The folder FFHQ/prepare_models_data
contains the code to prepare models and data
for the FFHQ experiments.
First, you need to clone the official StyleGAN2 repositories, (https://github.com/NVlabs/stylegan2) as it is requires for load official checkpoints.
For example, if you cloned repositories in ~/stylegan2 and downloaded stylegan2-ffhq-config-f.pkl , you can convert it like this:
python convert_weight.py --repo ~/stylegan2 stylegan2-ffhq-config-f.pkl
The converted stylegan2-ffhq-config-f.pt
file has to be moved to the directory FFHQ/pretrained/stylegan2_pt
where we load the pre-trained StyleGAN2 in the code.

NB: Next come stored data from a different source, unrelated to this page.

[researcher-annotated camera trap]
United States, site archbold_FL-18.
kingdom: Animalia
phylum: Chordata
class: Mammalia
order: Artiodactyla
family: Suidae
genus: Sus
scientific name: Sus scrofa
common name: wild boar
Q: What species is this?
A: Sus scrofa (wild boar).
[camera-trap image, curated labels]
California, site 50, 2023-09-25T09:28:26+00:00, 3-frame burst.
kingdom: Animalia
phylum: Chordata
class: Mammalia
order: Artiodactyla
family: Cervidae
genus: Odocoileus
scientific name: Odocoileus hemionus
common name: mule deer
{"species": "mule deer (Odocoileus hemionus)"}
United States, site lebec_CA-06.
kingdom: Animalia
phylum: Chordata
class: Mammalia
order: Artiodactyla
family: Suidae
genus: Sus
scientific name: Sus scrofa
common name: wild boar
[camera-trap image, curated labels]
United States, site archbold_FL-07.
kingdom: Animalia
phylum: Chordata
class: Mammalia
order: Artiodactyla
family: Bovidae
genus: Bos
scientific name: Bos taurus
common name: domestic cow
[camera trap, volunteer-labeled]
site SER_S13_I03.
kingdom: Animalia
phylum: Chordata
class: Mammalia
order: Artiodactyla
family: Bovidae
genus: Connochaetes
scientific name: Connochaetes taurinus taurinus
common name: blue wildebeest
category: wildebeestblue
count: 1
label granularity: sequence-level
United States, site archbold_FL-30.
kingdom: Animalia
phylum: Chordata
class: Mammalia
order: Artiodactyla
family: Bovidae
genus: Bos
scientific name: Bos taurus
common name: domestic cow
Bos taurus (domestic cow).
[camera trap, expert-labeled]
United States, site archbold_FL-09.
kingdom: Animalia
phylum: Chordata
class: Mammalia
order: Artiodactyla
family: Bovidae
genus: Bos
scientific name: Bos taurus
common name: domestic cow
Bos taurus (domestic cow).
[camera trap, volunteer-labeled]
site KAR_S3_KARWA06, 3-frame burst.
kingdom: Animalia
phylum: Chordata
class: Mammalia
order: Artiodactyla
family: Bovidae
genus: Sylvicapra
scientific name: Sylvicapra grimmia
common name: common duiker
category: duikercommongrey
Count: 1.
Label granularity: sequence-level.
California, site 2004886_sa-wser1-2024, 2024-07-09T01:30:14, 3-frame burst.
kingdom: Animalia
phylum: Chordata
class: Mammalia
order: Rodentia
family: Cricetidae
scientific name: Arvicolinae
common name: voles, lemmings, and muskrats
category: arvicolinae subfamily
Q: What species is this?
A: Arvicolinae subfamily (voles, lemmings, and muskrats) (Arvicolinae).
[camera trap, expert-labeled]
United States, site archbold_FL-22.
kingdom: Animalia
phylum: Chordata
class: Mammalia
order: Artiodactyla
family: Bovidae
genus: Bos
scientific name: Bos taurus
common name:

Make sure you have downloaded the data (i.e., 10k pairs of latent variables and labels)
from here
(originally from StyleFlow) and unzip it to the FFHQ
folder.
Generate 10k images from StyleGAN2 using the 10k labeled latent variables:
bash scripts/run_gen_from_latent.sh
The resulting pairs of generated images and labels will be used to train the FFHQ image classifier, and the generated images only will be used to get the FID reference statistics.
After Data generation
, you first need to pre-train the image classifier on CelebA:
bash scripts/run_celeba_pretraining.sh
Note that the CelebA data is publicly available here. In our code,
the images (img_align_celeba.zip
) and labels (list_attr_celeba.txt
) are stored in ./celeba
.
Then, you can fine-tune the above pre-trained image classifier on FFHQ:
bash scripts/run_image_clf.sh
The resulting FFHQ image classifier will be used to compute the conditional accuracy (ACC) score, and also be used to annotate the MetFaces generated images.
After Data generation
, you can alculate the FID statistics for the FFHQ images:
bash scripts/run_calc_inception.sh
The resulting inception_cifar10.pkl
will be used for computing FID scores.